Coffee With No Cream


by Anna Ciferno




They both sat in the booth three tables from the corner
covered from head to toe in camo.
She has her leg in a cast resting up beside her.
No small talk
Coffee, no cream
They were done trying to lighten anything up.
She was nervous, shaking- looking at the wall.
He is big and strong.
His bone structure flattering his jaw, clenched shut.
He changed his mind.
He didn’t look at me when he ordered.
He just stared at the newspaper that he wasn’t reading.
He whispered “Tanqueray on the rocks.”
He didn’t ask for a twist of lime, no decorations.

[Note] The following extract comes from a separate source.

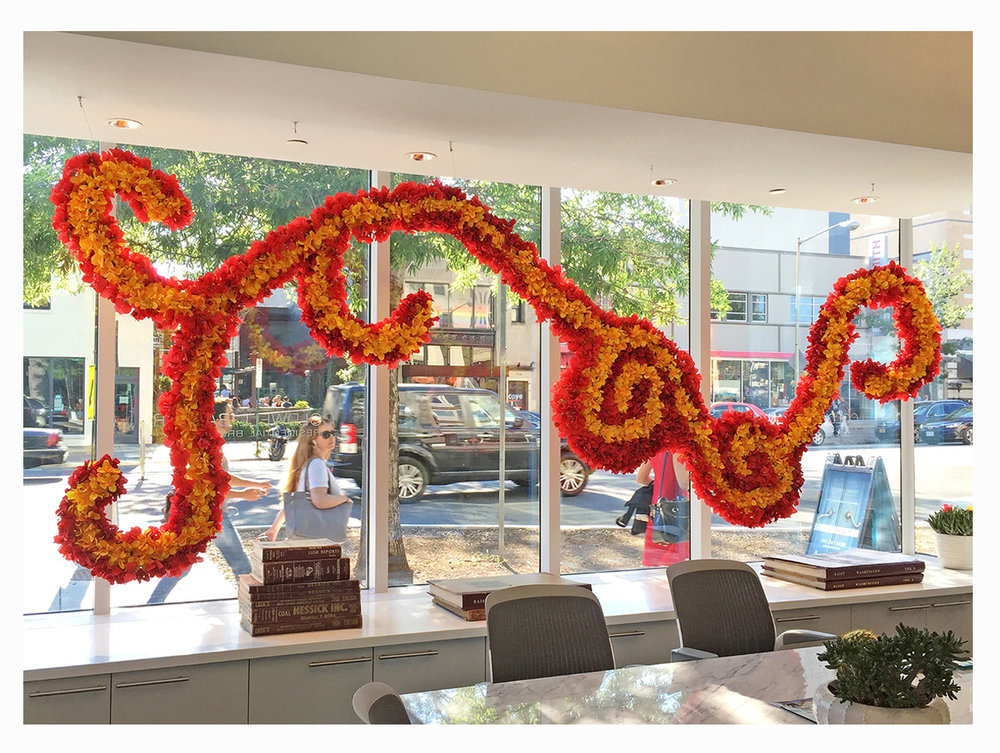 flora-DNA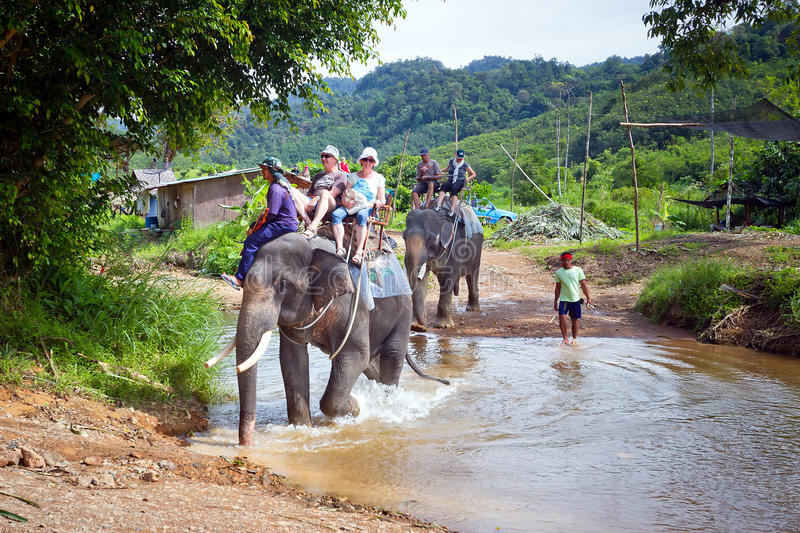 People on the elephant trekking in Thailand. KHAO SOK, THAILAND - NOV 13: Unidentified people on the elephant trekking in Khao Sok National Park. This is one of royalty free stock image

And under his breath I thought I heard him say
that after the war, everything
everything smells like hell and liquor.
I smiled.
He looked like he wanted to beg me to stop
but I smiled, it was my job.
His eyes were playing a movie,
the kind that makes every part of you nauseas, even your fingers.

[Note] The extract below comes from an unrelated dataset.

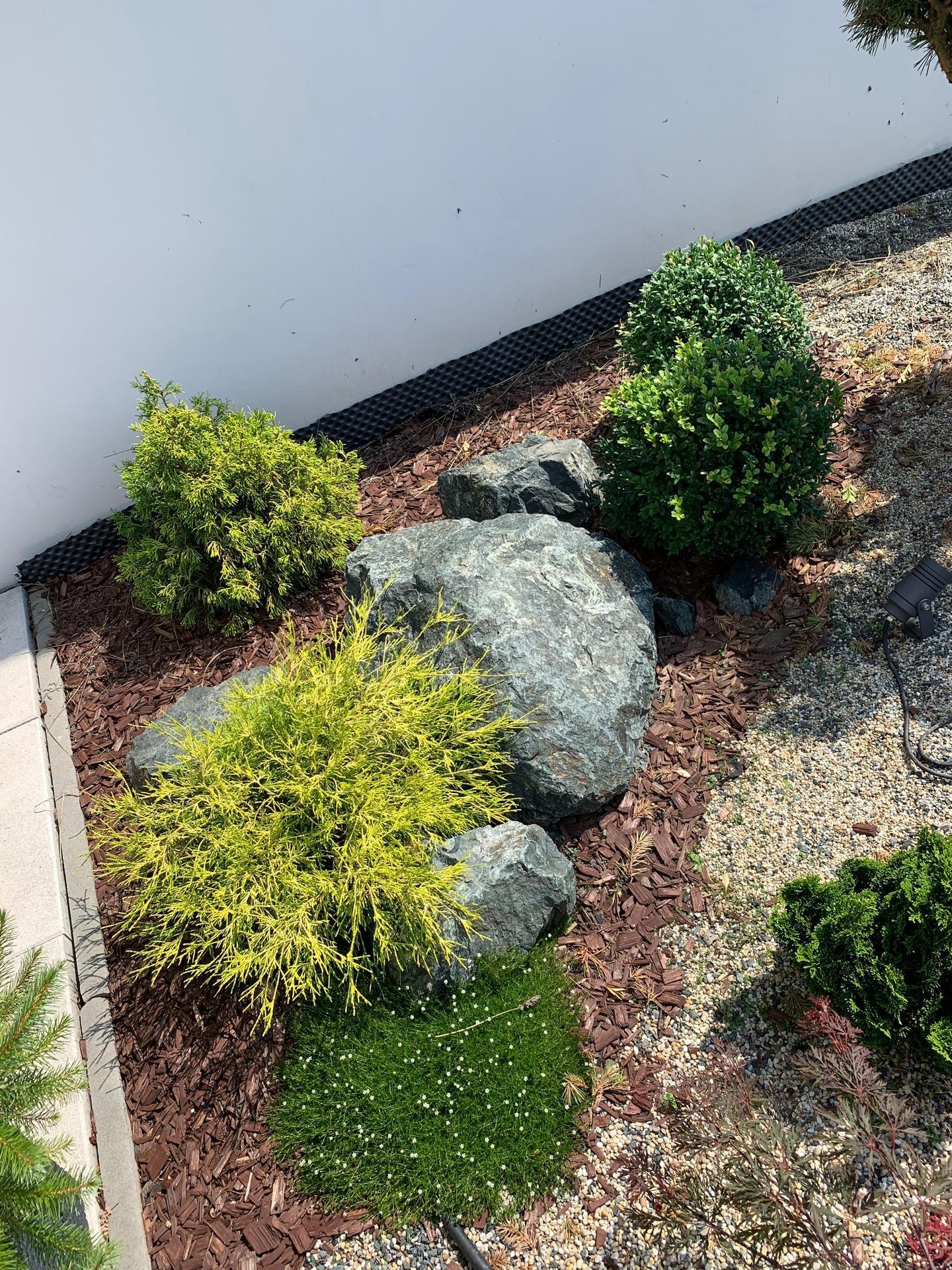 Zahrada 3. rok od výsadby - Obrázek č. 21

The kind that gives you the worst nightmares of your life, if you could ever sleep.
He looked like he hadn’t slept in months.
What happened? What did you see?
I wondered what he looked like fresh out of high school, a boy
when he signed away his soul.
And if what the devil showed him was different that he expected.

Last Sunday a windstorm knocked the power out at work.
The trees swayed like the world was ending.
We all sat outside smoking cigarettes, trying not to blow away.
Two dishwashers sat on the bench across from me.
I started eavesdropping when I heard them say Vietnam.
One lifted his sleeve to show a kiss from a bullet that skid across his skin.
He covered it up when he saw that I was looking.
I thought of that young man in the booth.
I wondered if thirty years from now they’d throw him a rag too
and tell him to scrape off the left over food from the dishes of the citizens
they told him he was saving.
I wondered if they’d tell him “thanks, but this is the best we can do for you.”
Its minimum wage and chain smoking cigarettes with your whisky,
He was, I think,
The saddest man I have ever seen.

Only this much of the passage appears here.